Distinguishing transient from permanent
def safe_complete(prompt: str) -> str:
try:
return complete_resilient(prompt)
except openai.error.InvalidRequestError as e:
log.error(f"prompt invalid: {e}")
# Don't retry. Fix the prompt.
raise BadPromptError(str(e))
except openai.error.AuthenticationError:
log.critical("openai auth failed")
# Critical: trigger pager
alert_oncall("openai_auth_failure")
raise
except RETRYABLE as e:
log.error(f"openai transient after retries: {e}")
# Already retried in complete_resilient; fall back
return fallback_response(prompt)
Three error categories, three responses:
- Permanent code bugs → fail fast, log, alert
- Auth failures → page someone; service is mis-configured
- Transient → fall back gracefully
Fallback patterns
When LLM is down, three options:
Option A — cached response. If same prompt was answered before, return that:
def fallback_from_cache(prompt: str) -> str:
cached = r.get(f"llm:{hash(prompt)}")
if cached:
return cached.decode()
raise ServiceUnavailable()
Option B — rule-based default. For classification:
def fallback_classify(text: str) -> dict:
# Crude rules
text_lower = text.lower()
if any(w in text_lower for w in ["bill", "charge", "refund", "payment"]):
return {"category": "billing", "confidence": 0.5}
if any(w in text_lower for w in ["error", "bug", "broken", "crash"]):
return {"category": "technical", "confidence": 0.5}
return {"category": "other", "confidence": 0.3}
Lower confidence flagged. Downstream knows not to trust the result blindly.
Option C — degraded service message. For chat features:
"Our AI assistant is temporarily unavailable. Your message has been queued and we'll respond shortly."
Then write to a queue; process when API is back.
Circuit breaker
For cascading failure prevention:
from circuitbreaker import circuit
@circuit(failure_threshold=5, recovery_timeout=60, expected_exception=Exception)
def llm_call(prompt: str) -> str:
return complete_resilient(prompt)
---*---
Exercise requirements: Reproduce word for word the part of the text on handling LLM API failures that runs between "raise ServiceUnavailable()" and "API is back.", inclusive.

Listed entries:
---*---
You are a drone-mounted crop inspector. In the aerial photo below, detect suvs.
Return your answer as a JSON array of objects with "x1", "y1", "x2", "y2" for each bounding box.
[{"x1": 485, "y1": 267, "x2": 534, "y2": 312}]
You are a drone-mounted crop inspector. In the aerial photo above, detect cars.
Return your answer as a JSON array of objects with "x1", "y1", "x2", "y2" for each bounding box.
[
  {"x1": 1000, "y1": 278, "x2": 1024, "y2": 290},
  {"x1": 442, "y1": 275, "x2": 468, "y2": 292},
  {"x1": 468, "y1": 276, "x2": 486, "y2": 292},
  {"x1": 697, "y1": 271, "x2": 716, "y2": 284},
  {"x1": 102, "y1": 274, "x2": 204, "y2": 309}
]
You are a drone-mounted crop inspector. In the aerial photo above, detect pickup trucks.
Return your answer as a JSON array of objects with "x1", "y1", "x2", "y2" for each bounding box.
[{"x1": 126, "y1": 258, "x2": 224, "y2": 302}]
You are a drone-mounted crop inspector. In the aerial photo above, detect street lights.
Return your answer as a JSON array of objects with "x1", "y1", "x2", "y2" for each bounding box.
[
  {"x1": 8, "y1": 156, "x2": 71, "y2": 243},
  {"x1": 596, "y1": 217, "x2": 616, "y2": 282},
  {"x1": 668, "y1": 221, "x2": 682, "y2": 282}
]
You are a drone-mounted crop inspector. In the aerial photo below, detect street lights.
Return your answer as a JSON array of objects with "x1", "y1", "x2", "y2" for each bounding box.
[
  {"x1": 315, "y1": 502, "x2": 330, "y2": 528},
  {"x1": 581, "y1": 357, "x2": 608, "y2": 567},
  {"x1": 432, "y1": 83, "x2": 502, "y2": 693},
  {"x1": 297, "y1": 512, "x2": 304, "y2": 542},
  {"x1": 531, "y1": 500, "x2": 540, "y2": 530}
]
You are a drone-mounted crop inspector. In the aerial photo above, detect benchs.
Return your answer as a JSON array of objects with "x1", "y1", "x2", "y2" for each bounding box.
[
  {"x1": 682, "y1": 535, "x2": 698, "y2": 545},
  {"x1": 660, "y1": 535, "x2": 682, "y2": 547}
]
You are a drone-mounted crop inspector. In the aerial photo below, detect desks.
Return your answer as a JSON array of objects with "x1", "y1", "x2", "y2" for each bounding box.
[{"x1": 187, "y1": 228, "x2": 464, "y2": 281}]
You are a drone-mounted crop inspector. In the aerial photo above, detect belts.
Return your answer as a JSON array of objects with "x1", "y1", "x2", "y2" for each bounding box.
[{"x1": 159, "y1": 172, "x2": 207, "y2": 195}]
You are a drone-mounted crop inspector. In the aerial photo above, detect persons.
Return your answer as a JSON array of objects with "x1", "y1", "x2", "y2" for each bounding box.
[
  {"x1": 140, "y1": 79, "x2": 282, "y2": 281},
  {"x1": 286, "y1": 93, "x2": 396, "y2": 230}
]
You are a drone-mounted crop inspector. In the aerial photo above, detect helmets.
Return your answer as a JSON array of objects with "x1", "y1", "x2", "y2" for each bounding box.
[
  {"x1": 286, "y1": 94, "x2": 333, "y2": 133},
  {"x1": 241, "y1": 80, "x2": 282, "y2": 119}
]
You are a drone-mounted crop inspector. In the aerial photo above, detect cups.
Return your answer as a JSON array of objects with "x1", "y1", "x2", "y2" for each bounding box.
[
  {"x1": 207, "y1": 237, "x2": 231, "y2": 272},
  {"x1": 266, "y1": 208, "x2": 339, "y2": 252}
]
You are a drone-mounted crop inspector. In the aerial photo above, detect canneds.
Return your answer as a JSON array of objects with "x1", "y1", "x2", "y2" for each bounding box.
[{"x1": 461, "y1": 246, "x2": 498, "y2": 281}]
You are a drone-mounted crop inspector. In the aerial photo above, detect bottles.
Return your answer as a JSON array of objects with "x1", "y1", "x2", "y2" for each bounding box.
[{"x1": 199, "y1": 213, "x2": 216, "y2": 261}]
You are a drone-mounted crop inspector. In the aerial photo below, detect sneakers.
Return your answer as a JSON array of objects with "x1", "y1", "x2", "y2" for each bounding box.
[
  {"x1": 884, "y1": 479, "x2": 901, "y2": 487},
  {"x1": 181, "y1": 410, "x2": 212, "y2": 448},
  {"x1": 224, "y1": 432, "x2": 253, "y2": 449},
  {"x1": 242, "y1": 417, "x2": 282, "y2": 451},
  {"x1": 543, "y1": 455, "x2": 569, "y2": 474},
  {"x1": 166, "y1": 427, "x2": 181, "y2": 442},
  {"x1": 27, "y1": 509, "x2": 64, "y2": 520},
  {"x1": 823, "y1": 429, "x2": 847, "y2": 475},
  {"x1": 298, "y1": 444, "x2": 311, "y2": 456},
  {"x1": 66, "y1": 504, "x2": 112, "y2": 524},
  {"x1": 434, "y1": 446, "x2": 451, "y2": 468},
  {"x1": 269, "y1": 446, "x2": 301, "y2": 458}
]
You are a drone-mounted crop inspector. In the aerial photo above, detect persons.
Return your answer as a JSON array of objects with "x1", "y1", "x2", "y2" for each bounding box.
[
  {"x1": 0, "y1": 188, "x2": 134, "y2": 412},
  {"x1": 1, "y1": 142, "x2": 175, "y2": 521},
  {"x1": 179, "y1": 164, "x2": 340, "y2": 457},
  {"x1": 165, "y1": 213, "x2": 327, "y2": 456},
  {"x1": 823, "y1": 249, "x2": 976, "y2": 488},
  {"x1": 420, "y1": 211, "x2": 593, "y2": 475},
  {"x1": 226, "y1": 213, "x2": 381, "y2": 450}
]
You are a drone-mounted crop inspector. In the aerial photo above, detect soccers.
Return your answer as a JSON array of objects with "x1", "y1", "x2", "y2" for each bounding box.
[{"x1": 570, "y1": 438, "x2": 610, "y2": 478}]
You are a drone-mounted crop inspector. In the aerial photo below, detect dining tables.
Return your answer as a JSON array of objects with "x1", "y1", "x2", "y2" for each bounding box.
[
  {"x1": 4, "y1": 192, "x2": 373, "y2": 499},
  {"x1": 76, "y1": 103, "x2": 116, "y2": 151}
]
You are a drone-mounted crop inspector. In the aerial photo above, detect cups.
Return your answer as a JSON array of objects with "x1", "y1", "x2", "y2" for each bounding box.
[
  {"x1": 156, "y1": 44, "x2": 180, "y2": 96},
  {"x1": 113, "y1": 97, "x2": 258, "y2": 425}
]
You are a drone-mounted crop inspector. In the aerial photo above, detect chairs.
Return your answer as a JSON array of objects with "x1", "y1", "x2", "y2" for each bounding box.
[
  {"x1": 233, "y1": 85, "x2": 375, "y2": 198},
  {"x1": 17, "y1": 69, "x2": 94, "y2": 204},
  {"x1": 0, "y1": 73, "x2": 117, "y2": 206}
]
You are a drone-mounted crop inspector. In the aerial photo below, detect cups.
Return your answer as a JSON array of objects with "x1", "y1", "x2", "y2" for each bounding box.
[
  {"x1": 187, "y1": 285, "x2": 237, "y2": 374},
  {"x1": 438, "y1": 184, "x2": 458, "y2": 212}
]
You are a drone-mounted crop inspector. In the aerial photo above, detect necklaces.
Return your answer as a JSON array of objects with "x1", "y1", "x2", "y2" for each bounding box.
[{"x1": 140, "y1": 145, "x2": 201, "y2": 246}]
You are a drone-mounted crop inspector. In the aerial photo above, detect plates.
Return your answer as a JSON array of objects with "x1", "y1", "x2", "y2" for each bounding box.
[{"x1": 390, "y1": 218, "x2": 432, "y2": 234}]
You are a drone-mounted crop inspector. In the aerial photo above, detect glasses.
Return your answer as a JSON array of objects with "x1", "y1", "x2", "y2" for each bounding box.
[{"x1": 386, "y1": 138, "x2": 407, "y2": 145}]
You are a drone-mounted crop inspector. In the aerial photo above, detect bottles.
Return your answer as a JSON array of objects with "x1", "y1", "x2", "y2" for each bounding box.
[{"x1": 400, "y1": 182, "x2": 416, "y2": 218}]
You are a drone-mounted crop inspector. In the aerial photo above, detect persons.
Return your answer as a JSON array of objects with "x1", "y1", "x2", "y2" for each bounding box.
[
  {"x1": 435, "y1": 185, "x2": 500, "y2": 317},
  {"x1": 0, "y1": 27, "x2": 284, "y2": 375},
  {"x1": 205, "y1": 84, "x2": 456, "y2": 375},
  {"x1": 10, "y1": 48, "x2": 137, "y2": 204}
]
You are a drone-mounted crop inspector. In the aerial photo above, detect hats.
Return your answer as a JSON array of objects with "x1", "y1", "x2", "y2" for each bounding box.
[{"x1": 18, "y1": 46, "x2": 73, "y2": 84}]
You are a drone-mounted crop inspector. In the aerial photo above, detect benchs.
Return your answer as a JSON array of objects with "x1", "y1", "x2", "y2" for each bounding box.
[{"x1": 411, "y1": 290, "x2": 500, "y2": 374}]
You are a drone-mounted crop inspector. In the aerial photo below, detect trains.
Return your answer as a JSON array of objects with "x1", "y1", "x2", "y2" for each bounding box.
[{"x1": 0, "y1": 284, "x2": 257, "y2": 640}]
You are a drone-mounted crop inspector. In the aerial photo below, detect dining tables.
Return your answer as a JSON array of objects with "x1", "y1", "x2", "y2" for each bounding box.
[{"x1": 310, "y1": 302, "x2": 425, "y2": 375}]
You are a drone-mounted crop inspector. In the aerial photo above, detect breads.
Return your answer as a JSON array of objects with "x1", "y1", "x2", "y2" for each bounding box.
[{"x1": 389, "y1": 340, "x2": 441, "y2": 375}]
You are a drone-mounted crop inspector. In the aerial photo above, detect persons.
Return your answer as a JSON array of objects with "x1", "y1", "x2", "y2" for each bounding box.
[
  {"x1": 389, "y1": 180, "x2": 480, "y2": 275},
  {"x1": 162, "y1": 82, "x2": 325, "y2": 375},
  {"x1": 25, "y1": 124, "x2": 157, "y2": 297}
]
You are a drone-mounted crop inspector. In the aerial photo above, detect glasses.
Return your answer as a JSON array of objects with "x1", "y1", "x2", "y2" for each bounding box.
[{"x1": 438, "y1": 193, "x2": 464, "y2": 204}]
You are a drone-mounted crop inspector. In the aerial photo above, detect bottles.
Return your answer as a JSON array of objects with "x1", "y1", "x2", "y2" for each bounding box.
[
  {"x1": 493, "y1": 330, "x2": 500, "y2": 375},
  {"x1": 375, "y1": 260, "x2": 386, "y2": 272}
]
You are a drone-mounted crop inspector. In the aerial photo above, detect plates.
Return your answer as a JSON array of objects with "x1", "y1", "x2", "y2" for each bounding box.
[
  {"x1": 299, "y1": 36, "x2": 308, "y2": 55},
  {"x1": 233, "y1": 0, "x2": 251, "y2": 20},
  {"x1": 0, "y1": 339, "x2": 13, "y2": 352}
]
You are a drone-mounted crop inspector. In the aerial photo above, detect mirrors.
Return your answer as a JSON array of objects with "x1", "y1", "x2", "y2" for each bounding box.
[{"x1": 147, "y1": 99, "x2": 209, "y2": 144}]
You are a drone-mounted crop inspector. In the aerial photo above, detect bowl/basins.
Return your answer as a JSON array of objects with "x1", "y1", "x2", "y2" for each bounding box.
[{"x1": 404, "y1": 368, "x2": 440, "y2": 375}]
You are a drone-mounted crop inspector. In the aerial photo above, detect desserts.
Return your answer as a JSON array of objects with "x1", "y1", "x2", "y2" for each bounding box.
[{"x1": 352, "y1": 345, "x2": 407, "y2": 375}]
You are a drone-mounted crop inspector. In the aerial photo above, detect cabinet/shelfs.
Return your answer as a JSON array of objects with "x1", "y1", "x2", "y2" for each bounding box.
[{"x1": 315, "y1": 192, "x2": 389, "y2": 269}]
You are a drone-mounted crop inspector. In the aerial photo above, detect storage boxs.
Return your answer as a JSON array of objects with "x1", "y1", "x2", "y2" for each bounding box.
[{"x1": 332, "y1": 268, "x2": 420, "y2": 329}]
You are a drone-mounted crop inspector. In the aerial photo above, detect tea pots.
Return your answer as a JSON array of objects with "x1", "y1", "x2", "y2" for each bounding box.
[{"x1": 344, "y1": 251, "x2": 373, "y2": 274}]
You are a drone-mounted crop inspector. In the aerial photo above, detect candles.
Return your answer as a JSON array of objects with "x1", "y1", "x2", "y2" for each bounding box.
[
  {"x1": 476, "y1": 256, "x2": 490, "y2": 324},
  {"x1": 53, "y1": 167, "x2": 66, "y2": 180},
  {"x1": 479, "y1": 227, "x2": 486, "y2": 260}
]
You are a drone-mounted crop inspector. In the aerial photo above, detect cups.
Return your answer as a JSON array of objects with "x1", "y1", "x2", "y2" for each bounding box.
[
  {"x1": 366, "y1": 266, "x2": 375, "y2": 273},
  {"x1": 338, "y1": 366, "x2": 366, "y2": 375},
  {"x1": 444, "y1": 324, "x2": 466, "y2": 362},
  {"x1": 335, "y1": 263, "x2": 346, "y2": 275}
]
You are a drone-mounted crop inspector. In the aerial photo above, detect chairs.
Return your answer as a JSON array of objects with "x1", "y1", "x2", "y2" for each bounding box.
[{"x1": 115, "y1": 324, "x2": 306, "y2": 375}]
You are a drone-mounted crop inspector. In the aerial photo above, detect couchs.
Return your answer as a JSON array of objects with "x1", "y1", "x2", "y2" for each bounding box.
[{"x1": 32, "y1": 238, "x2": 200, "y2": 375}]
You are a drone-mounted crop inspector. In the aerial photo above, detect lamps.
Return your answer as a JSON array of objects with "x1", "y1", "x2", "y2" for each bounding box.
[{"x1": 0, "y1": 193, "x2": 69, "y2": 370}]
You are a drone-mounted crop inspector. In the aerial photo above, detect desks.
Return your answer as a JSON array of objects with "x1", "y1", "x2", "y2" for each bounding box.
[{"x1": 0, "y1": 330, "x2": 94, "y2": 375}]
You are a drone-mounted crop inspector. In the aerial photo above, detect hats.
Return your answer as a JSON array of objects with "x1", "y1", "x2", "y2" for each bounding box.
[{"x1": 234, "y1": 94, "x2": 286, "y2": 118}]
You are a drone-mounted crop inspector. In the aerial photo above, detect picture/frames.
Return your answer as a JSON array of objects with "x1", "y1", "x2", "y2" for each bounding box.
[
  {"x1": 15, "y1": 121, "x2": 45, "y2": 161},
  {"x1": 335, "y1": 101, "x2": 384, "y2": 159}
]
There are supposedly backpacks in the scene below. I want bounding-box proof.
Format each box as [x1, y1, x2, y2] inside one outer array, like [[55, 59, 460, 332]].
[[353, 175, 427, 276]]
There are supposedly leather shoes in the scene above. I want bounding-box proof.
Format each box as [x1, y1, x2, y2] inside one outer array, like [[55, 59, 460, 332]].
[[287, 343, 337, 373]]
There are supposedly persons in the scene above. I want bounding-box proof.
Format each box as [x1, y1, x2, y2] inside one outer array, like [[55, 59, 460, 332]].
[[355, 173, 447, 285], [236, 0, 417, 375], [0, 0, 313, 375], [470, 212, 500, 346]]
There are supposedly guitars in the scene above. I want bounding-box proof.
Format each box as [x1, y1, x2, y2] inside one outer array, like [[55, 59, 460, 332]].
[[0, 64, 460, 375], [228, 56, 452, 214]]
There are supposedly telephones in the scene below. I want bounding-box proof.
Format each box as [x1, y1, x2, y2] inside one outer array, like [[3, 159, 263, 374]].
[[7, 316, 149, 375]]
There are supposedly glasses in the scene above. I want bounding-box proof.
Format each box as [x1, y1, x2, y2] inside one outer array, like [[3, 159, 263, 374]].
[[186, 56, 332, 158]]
---*---
Task answer:
raise ServiceUnavailable()
Option B — rule-based default. For classification:
def fallback_classify(text: str) -> dict:
# Crude rules
text_lower = text.lower()
if any(w in text_lower for w in ["bill", "charge", "refund", "payment"]):
return {"category": "billing", "confidence": 0.5}
if any(w in text_lower for w in ["error", "bug", "broken", "crash"]):
return {"category": "technical", "confidence": 0.5}
return {"category": "other", "confidence": 0.3}
Lower confidence flagged. Downstream knows not to trust the result blindly.
Option C — degraded service message. For chat features:
"Our AI assistant is temporarily unavailable. Your message has been queued and we'll respond shortly."
Then write to a queue; process when API is back.